▸ DATASET RECORDS
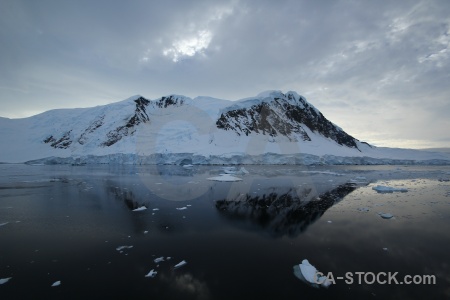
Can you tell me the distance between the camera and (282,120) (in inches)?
2867

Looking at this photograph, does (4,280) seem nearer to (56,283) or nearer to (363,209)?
(56,283)

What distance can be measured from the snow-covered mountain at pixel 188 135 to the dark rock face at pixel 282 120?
0.29 m

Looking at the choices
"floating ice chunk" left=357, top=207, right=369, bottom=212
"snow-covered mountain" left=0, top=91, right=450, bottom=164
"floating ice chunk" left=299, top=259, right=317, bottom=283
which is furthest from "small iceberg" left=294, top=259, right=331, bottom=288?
"snow-covered mountain" left=0, top=91, right=450, bottom=164

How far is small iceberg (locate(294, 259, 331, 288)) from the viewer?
4734 mm

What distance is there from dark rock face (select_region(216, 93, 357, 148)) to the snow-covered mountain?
11.4 inches

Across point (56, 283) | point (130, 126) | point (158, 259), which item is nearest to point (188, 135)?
point (130, 126)

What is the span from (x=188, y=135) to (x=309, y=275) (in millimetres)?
54365

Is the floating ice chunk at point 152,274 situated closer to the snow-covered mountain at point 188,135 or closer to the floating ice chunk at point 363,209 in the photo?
the floating ice chunk at point 363,209

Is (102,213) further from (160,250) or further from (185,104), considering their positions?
(185,104)

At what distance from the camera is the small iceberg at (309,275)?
4.73 metres

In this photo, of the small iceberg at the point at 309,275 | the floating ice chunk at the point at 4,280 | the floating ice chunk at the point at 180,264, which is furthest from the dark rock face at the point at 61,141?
the small iceberg at the point at 309,275

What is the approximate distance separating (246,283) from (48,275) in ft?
13.3

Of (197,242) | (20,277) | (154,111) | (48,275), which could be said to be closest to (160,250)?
(197,242)

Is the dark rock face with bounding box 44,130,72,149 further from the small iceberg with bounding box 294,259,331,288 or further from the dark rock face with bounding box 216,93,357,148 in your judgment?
the small iceberg with bounding box 294,259,331,288
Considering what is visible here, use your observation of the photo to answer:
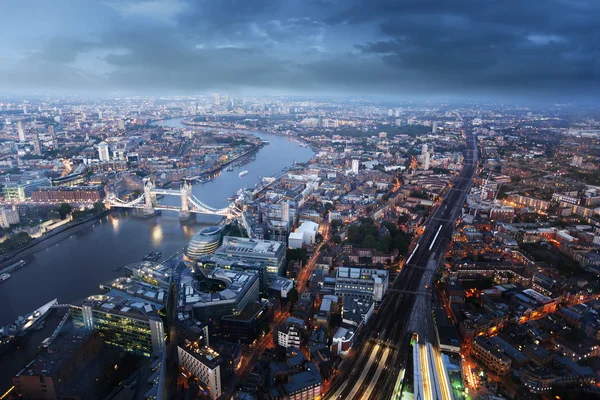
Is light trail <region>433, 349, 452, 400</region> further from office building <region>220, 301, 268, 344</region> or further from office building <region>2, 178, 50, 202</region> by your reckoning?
office building <region>2, 178, 50, 202</region>

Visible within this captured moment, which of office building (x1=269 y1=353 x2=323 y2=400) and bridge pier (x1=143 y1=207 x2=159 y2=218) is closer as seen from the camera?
office building (x1=269 y1=353 x2=323 y2=400)

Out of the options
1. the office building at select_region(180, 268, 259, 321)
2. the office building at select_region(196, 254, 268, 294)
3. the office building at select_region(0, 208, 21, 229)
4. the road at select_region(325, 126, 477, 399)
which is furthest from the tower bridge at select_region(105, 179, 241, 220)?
the road at select_region(325, 126, 477, 399)

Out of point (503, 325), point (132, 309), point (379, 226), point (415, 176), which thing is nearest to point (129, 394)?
point (132, 309)

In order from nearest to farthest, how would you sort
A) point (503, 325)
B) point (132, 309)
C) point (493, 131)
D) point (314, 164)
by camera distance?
point (132, 309)
point (503, 325)
point (314, 164)
point (493, 131)

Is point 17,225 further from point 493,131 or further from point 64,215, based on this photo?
point 493,131

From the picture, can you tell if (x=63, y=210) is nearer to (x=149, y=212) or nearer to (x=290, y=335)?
(x=149, y=212)

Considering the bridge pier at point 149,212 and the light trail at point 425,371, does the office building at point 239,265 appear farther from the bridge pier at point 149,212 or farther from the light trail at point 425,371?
the bridge pier at point 149,212
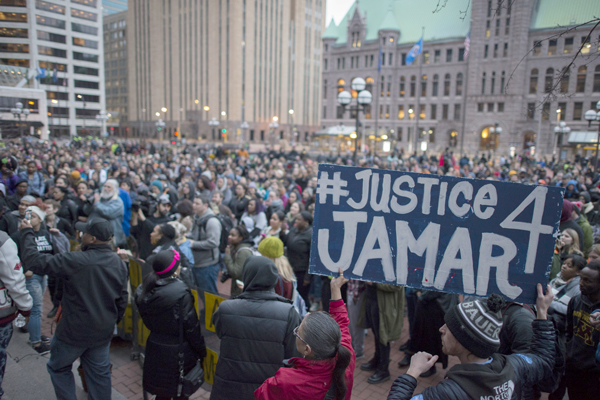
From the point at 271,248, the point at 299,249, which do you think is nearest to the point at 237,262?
the point at 271,248

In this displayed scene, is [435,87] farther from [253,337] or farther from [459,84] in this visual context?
[253,337]

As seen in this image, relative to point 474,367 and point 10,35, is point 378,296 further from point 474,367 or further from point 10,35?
point 10,35

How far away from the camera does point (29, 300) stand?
3.55 metres

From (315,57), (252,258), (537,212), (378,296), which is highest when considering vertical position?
(315,57)

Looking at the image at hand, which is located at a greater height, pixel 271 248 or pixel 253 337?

▸ YOUR INSTRUCTIONS
Give all of the records again with every "camera" swapped for "viewer" and nothing else changed. Leave the pictures out.

▸ FULL RESPONSE
Can you tell me the distance between the viewer and (282,120) (in inches)?
2867

Looking at this photograph, does (4,280) seem nearer to (56,283) or nearer to (363,209)?
(56,283)

What distance can be measured from the snow-covered mountain at pixel 188 135 to the dark rock face at pixel 282 120?
0.29 m

Looking at the choices
"floating ice chunk" left=357, top=207, right=369, bottom=212
"snow-covered mountain" left=0, top=91, right=450, bottom=164
"floating ice chunk" left=299, top=259, right=317, bottom=283
which is furthest from "small iceberg" left=294, top=259, right=331, bottom=288?
"snow-covered mountain" left=0, top=91, right=450, bottom=164

How far is small iceberg (locate(294, 259, 331, 288)) from the viewer?
4734 mm

What distance is there from dark rock face (select_region(216, 93, 357, 148)) to the snow-covered mountain?
11.4 inches

Across point (56, 283) | point (130, 126) | point (158, 259), which item is nearest to point (188, 135)?
point (130, 126)

What is the span from (x=188, y=135) to (x=309, y=275) (in millimetres)?
54365

Is the floating ice chunk at point 152,274 situated closer to the snow-covered mountain at point 188,135 or closer to the floating ice chunk at point 363,209 in the photo?
the floating ice chunk at point 363,209

Is (102,213) further from (160,250) or further from (185,104), considering their positions?
(185,104)

At what distance from the viewer is the small iceberg at (309,275)?
4.73 metres

In this photo, of the small iceberg at the point at 309,275 | the floating ice chunk at the point at 4,280 | the floating ice chunk at the point at 180,264, which is furthest from the dark rock face at the point at 61,141?
the small iceberg at the point at 309,275

What is the approximate distance separating (246,283) from (48,275) in ft?
13.3

Of (197,242) | (20,277) | (154,111) | (48,275), which could be said to be closest to (160,250)?
(197,242)

Is the dark rock face with bounding box 44,130,72,149 further from the small iceberg with bounding box 294,259,331,288 or further from the dark rock face with bounding box 216,93,357,148 in your judgment?
the small iceberg with bounding box 294,259,331,288
Considering what is visible here, use your observation of the photo to answer:
Is light trail <region>433, 349, 452, 400</region> further from office building <region>220, 301, 268, 344</region> or further from office building <region>2, 178, 50, 202</region> by your reckoning?
office building <region>2, 178, 50, 202</region>

Visible within this captured moment, which of office building (x1=269 y1=353 x2=323 y2=400) and bridge pier (x1=143 y1=207 x2=159 y2=218) is closer as seen from the viewer?
office building (x1=269 y1=353 x2=323 y2=400)

Out of the options
1. the office building at select_region(180, 268, 259, 321)
2. the office building at select_region(196, 254, 268, 294)
3. the office building at select_region(0, 208, 21, 229)
4. the road at select_region(325, 126, 477, 399)
which is furthest from the tower bridge at select_region(105, 179, 241, 220)?
the road at select_region(325, 126, 477, 399)

Out of point (503, 325), point (132, 309), point (379, 226), point (415, 176), which thing is nearest to point (129, 394)?
point (132, 309)

In order from nearest to farthest, how would you sort
A) point (503, 325)
B) point (132, 309)
C) point (493, 131)
D) point (314, 164)
by viewer distance?
point (132, 309)
point (503, 325)
point (314, 164)
point (493, 131)

Is point 17,225 further from point 493,131 or further from point 64,215, based on this photo?
point 493,131

From the picture, can you tell if (x=63, y=210) is nearer to (x=149, y=212) or nearer to (x=290, y=335)?
(x=149, y=212)

Considering the bridge pier at point 149,212 and the light trail at point 425,371, does the office building at point 239,265 appear farther from the bridge pier at point 149,212 or farther from the light trail at point 425,371?
the bridge pier at point 149,212
From the point at 271,248, the point at 299,249, which do you think is nearest to the point at 237,262?
the point at 271,248

In this displayed scene, is [435,87] farther from [253,337] or farther from [459,84] in this visual context?
[253,337]

As seen in this image, relative to point 474,367 and point 10,35, is point 378,296 further from point 474,367 or further from point 10,35?
point 10,35

How far away from the viewer does point (29, 300) stand?
3.55 metres

From (315,57), (252,258), (537,212), (378,296), which is highest when considering vertical position?
(315,57)

Looking at the image at hand, which is located at a greater height, pixel 271 248 or pixel 253 337?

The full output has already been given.